6. Il ressort des pièces du dossier que M. A...s'est vu remettre, le 13 mars 2018, le " guide du demandeur d'asile en France " et les brochures " j'ai demandé l'asile dans l'Union Européenne - quel pays sera responsable de l'analyse de ma demande ' " (brochure A) et " Je suis sous procédure Dublin - qu'est ce que cela signifie ' " (brochure B), en langue française, et qu'il a apposé sa signature sur ces documents. S'il n'est pas contesté qu'il ne comprend pas le français, il ressort de ces mêmes pièces qu'il était assisté, lors de l'entretien individuel réalisé le 13 mars 2018, au cours duquel les brochures lui ont été remises, d'un interprète en langue soninké, qu'il a déclaré comprendre. Par suite, M. A...n'est pas fondé à soutenir que les dispositions précitées des articles 4 et 5 du règlement (UE) n° 604/2013 du 26 juin 2013 auraient été méconnues.

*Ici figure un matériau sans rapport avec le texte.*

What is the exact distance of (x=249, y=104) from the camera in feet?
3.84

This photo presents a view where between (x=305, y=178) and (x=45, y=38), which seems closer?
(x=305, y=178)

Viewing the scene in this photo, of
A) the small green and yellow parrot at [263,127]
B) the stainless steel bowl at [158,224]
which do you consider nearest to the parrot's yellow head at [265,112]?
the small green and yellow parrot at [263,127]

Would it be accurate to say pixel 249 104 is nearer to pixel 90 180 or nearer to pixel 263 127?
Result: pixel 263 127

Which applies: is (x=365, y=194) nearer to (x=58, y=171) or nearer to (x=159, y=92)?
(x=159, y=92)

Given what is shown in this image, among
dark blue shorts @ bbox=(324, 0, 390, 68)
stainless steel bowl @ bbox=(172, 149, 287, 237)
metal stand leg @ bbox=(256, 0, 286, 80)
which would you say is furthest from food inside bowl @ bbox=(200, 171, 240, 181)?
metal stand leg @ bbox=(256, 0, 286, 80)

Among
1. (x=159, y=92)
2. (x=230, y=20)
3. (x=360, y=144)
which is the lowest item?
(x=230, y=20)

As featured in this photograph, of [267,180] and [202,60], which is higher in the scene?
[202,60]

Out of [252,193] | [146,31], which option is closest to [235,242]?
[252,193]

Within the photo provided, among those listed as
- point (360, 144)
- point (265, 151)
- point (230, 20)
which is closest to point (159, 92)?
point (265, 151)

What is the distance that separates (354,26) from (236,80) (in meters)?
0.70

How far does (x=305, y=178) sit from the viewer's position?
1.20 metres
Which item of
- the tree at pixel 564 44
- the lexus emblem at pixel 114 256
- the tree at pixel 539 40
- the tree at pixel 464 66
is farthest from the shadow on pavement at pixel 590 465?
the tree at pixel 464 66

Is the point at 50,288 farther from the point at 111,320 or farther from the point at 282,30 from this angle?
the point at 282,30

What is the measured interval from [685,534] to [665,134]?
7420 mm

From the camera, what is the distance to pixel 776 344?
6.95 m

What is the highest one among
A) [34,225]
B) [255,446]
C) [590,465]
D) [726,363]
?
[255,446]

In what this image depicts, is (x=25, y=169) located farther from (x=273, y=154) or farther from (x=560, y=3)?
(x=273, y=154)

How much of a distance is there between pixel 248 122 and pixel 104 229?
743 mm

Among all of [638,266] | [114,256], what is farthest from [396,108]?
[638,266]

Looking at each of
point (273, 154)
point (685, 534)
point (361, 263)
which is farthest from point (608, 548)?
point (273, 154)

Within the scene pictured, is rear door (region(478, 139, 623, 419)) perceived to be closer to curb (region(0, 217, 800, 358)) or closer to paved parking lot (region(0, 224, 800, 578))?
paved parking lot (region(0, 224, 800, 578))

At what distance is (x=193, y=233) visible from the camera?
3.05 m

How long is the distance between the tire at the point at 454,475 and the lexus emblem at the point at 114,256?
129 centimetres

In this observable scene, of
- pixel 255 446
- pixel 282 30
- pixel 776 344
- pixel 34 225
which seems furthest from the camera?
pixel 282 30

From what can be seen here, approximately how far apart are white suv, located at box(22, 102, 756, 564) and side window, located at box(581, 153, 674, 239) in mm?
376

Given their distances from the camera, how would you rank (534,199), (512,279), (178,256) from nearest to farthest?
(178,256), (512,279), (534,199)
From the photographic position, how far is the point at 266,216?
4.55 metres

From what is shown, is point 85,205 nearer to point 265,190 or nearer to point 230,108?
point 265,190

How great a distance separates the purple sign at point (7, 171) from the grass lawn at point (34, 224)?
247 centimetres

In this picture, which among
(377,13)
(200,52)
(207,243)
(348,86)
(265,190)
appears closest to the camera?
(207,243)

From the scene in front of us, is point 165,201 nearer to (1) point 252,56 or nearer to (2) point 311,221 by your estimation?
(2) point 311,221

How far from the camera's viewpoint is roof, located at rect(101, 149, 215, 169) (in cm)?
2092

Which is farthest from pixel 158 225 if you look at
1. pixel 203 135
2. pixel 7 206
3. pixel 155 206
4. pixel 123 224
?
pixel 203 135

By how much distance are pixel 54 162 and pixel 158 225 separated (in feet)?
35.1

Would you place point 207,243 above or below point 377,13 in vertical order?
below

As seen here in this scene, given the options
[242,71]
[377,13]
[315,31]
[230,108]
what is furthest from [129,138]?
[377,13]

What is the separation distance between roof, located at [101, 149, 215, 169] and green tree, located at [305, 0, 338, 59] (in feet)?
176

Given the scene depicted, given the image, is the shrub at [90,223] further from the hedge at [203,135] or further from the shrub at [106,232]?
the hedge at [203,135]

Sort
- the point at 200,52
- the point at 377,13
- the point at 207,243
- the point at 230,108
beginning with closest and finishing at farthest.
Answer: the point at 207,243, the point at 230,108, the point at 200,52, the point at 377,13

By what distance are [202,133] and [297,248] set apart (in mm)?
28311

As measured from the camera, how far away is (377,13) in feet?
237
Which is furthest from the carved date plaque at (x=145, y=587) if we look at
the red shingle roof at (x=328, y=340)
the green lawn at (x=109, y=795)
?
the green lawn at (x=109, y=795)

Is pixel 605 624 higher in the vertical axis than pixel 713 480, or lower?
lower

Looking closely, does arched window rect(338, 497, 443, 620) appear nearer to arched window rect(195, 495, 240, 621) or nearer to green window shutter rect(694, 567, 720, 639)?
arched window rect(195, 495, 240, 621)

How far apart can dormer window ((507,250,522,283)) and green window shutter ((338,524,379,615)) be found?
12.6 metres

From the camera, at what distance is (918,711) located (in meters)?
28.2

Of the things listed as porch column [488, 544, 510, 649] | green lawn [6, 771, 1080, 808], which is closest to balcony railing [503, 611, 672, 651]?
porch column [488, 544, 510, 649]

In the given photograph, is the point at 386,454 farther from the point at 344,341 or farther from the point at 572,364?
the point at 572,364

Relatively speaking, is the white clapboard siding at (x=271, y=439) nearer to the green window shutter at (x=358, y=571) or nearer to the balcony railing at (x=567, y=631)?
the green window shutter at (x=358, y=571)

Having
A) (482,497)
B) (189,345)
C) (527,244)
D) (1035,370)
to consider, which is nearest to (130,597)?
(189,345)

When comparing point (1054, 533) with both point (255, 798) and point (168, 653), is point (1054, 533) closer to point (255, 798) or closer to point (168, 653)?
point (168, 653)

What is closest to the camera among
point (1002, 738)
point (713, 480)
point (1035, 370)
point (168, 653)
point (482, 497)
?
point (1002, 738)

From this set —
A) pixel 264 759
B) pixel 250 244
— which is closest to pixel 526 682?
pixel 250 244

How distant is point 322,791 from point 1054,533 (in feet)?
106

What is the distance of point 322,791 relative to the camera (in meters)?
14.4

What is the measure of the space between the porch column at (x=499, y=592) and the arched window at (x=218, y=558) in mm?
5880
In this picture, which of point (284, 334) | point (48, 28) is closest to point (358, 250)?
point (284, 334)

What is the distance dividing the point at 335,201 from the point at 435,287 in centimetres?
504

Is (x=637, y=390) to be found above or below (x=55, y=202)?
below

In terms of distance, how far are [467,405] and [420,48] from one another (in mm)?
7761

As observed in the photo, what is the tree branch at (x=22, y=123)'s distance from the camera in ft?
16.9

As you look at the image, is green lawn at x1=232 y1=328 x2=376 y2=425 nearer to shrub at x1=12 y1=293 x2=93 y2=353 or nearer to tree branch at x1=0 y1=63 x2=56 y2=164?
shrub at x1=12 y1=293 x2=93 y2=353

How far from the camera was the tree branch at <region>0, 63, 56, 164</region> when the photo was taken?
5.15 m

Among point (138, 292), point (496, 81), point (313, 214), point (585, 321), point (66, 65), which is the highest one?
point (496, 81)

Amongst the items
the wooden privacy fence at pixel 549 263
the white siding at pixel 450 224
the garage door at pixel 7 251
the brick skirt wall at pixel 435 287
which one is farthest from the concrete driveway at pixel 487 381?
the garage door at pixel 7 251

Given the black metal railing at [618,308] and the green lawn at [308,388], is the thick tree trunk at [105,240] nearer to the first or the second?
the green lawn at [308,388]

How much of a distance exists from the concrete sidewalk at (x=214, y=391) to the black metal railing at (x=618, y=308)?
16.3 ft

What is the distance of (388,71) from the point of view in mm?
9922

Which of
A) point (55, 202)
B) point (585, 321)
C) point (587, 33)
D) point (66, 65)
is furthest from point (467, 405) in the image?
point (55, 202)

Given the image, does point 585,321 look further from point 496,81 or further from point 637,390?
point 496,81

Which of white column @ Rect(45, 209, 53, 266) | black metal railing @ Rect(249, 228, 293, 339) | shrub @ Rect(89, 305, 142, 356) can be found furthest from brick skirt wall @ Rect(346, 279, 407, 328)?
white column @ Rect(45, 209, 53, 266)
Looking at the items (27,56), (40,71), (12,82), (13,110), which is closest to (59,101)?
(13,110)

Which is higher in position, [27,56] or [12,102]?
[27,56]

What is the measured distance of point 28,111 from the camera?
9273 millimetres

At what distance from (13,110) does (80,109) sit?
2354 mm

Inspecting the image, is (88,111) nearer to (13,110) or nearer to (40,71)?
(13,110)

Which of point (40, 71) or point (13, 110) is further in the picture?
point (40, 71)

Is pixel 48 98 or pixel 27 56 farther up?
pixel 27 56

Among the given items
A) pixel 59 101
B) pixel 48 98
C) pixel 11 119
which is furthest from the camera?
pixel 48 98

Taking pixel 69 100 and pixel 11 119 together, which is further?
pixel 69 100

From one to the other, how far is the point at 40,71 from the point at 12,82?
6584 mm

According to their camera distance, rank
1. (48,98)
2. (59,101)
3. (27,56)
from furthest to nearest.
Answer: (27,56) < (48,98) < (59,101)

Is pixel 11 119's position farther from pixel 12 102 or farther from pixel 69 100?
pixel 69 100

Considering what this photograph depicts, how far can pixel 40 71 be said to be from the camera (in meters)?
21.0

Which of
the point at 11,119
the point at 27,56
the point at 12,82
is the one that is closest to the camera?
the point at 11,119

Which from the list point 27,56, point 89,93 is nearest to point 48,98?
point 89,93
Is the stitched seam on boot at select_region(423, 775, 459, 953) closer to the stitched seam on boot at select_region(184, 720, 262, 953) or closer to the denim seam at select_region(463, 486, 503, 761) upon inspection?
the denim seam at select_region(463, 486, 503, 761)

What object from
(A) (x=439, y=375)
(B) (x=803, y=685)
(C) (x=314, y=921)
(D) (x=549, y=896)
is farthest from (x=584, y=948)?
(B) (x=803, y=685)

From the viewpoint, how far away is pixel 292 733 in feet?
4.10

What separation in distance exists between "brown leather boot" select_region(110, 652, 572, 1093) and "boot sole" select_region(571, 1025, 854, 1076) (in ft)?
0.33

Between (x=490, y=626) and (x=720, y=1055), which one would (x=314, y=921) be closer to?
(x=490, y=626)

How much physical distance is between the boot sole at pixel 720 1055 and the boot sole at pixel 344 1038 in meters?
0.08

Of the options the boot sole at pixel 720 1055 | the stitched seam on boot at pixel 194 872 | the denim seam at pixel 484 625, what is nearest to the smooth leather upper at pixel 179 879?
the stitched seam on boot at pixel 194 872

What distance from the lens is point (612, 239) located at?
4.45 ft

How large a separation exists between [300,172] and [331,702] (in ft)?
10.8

7. Il résulte dès lors de tout ce qui précède que M. A...n'est pas fondé à soutenir que c'est à tort que, par le jugement attaqué, le magistrat désigné par le président du Tribunal administratif de Paris a rejeté sa demande. Par voie de conséquence, ses conclusions présentées sur le fondement des articles L. 761-1 du code de justice administrative et 37 de la loi du 10 juillet 1991 ne peuvent qu'être rejetées.
DECIDE :
Article 1er : La requête de M. A...est rejetée.
Article 2 : Le présent arrêt sera notifié à M. C...A...et au ministre de l'intérieur.
Copie en sera adressée au préfet de police.
Délibéré après l'audience du 13 mai 2019, à laquelle siégeaient :
- M. Even, président de chambre,
- Mme Hamon, président assesseur,
- Mme d'Argenlieu, premier conseiller.
Lu en audience publique, le 4 juin 2019.
Le rapporteur,
P. HAMONLe président,
. EVEN
Le greffier,
S. GASPARLa République mande et ordonne au ministre de l'intérieur en ce qui le concerne ou à tous huissiers de justice à ce requis en ce qui concerne les voies de droit commun contre les parties privées, de pourvoir à l'exécution de la présente décision.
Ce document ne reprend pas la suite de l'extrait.